Assez de tergiversations, ce livre, comme le précédent, est une vraie réussite. Et pas seulement parce que le rêve américain y est écorné avec une savoureuse ironie : «  Le premier truc pour devenir américain (…), c’est de te comporter comme si tu savais tout. Les deux mots les plus importants dans la langue anglaise, c’est «  bien sûr  ».  ». Ce qu’on peut lire dans l’air est un mélange heureux et paradoxal de profondeur et de légèreté, où il est question, à des lieues des habituels clichés, de déracinement –familial autant qu’ethnique-, d’exil, de solitude, d’intégration et du redoutable pouvoir de la fiction.

Mariam, au début des années 1980, quitte l’Ethiopie pour rejoindre Yosef, son mari, qui a rallié les Etats-Unis trois ans plus tôt, alors que la révolution secouait son pays. S’il y eut de l’amour entre ces deux-là, le temps et la distance en aura eu raison… C’est leur histoire, et la sienne dans le même mouvement, que Jonas, leur fils, tente de s’approprier une trentaine d’années plus tard, alors que son propre mariage s’effiloche et que sa vie part à vau-l’eau.
A la mort de son père, Jonas Woldemariam, donc, professeur à mi-temps dans un lycée huppé, s’efforce de reconstituer le voyage de noces de ses parents, effectué à bord d’une vieille Monte Carlo, le long de quelques fleurons de la mémoire américaine, comme s’il était nécessaire, après s’être coupé de ses racines, de s’en fabriquer de nouvelles.
Mais il y a des trous dans l’histoire, le passé ne s’offre pas d’un bloc, et ce que Jonas ignore, il l’invente, le romance et le livre en pâture à ses élèves, prêts à tout entendre… pourvu que ce soit caricatural, outré, bref, exceptionnel, et que le récit de leur professeur, surtout, rencontre leurs propres fantasmes.

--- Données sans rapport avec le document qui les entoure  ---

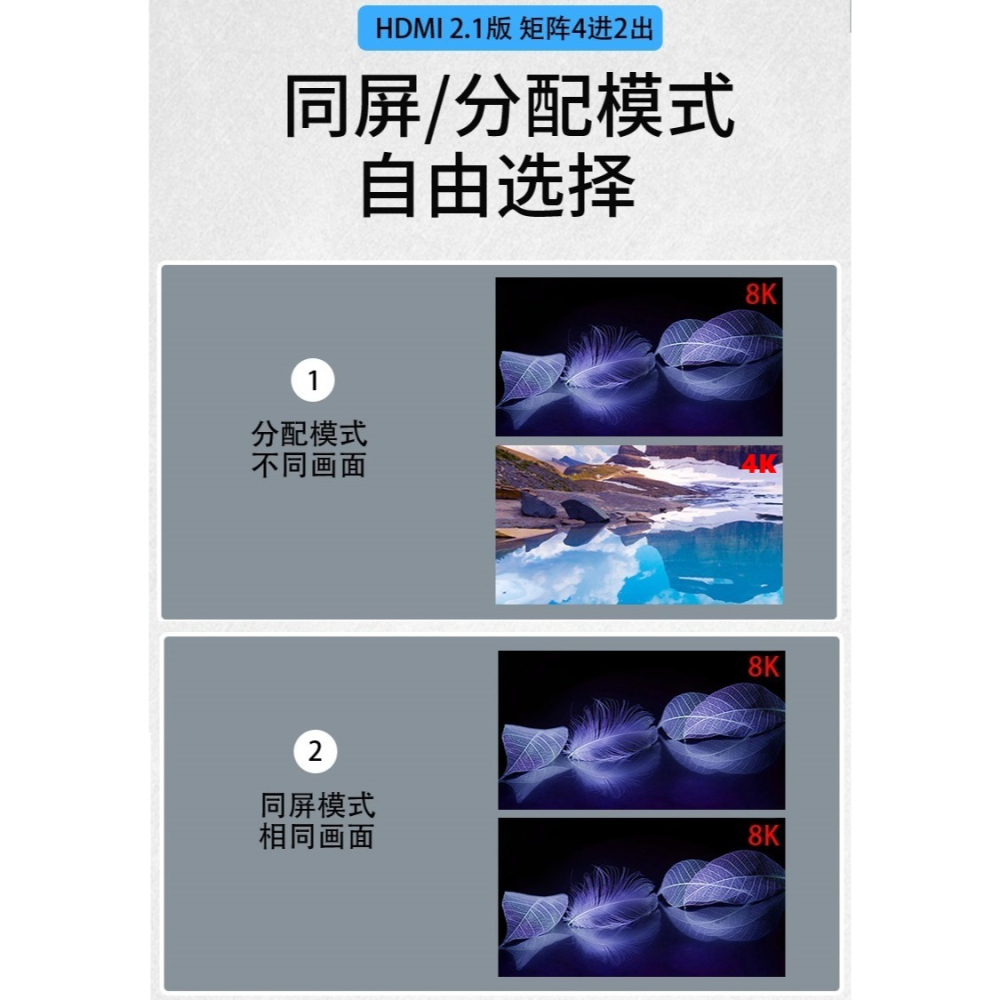 HDMI 2.1版 矩阵4进2出

同屏/分配模式
自由选择

1
分配模式
不同画面

8K

4K

2
同屏模式
相同画面

8K

8K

On est vite convaincu que ce qui flotte dans l’air et se distille lentement, au fil des chapitres, n’est rien d’autre qu’une forme d’apaisement mélancolique.

L’écriture de Dinaw Mengestu est lumineuse et étrangement douce, pour tempérer les violences du quotidien ou, au contraire, les mettre en exergue, on ne sait trop. Mais l’on est vite convaincu que ce qui flotte dans l’air et se distille lentement, au fil des chapitres, n’est rien d’autre qu’une forme d’apaisement mélancolique.
Si l’on y tient absolument, rattrapés par la mode de l’autofiction (genre qui, rappelons-le au passage, n’en est pas un), on recherchera les passerelles entre Dinaw Mengestu, né en 1978 à Addis Abbeba, débarqué à l’âge de deux ans aux Etats-Unis après avoir fui l’Ethiopie avec ses parents, qui se partage désormais entre la France et l’Amérique, et Jonas, son narrateur ; comme on guettera les traits d’union entre leurs histoires, leurs parcours. Mais ce n’est pas une obligation, ni même recommandé : le propre des excellents deuxièmes romans, c’est qu’ils se suffisent à eux-mêmes.